Your Course Development Plan may contain your plans for building any or all of the following course elements:

  • Contact Information
  • Readings
  • Assignments
  • Quizzes
  • Tests
  • Discussions
  • Groups
  • Wikis
  • Journals
  • Module Participation/Discussion Board Self-Evaluation
  • Module Feedback Surveys
  • Midterm or Final Evaluations
  • Gradebook
  • Course Schedule
  • Syllabus
  • Initial email
  • Announcements
  • Getting Started module
  • Course Navigation tour/help
  • Instructor welcome video/Course Overview

In the activity that follows, you will be given prompts to write down your plans for some of these course elements. However, you may also write down any other information that you think may help you and your instructional design consultant to plan out the development work that needs to be done over the next six weeks of the seminar.

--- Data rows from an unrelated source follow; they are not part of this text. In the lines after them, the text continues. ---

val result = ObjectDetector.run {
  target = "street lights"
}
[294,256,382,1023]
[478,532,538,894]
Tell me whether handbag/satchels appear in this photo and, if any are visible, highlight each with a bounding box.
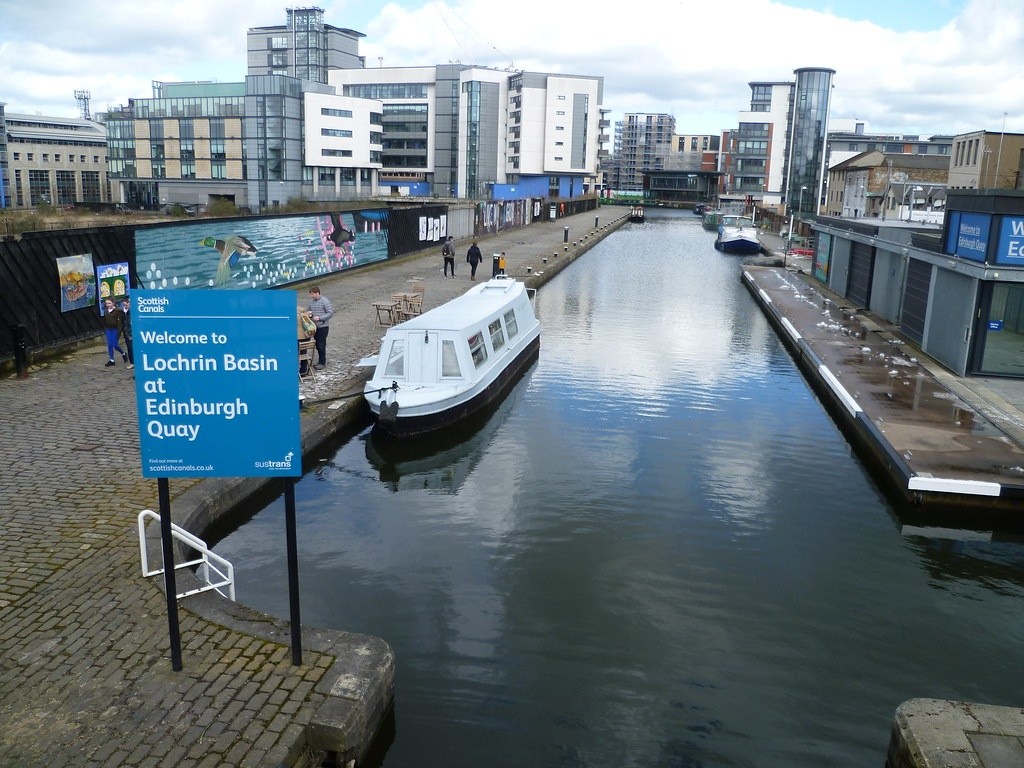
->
[302,314,316,335]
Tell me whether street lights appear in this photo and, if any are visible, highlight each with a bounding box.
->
[799,186,807,213]
[788,210,794,241]
[761,184,766,194]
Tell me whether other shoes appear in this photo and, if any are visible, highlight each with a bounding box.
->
[444,277,448,279]
[127,364,134,369]
[300,372,307,377]
[451,275,456,278]
[122,352,128,362]
[105,361,115,367]
[313,363,326,370]
[471,276,476,281]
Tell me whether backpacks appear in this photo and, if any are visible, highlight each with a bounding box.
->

You are now ready to proceed to the next design task in which you will draft your Course Development Plan.

Design Task Directions

Learning objectives:

J1. Identify the remaining tasks that need to be completed before the course is ready to be taught.

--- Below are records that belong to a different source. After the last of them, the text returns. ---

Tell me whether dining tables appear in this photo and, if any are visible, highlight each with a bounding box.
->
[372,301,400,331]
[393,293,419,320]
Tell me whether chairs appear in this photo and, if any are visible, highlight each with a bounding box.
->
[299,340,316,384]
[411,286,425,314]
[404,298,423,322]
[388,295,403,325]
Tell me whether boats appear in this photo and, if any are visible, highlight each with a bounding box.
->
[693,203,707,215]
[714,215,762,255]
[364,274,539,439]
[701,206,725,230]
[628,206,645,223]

J2. Identify the people that will complete the tasks and the resources they will need to do the work.

J3. Create a schedule for when the remaining tasks will be completed.

J4. Share the plan with the appropriate people and explain how progress toward course completion will be tracked.

Introduction

For this design task, we ask you to put together a development plan to answer the following questions.

  • What do you need to develop and how far along are you?
  • How much time should you set aside for development?
  • How can we help?

The first goal of this task is to help you recognize the number of discrete items to be developed for each module so you can track your current progress toward completing course development. Acute awareness of time is needed to develop all of the items for your course, in order that you continue setting aside at least 8 hours a week to develop your course. Identify those items which can be delegated to an instructional design consultant for development. Each consultant has several courses to help faculty develop this semester, so it is important that the work is spread out over the remaining time in the seminar.

To help you visualize the sort of information that is helpful to include on a development plan, please refer to the worked example included in the Google document where you will complete your own Course Development plan.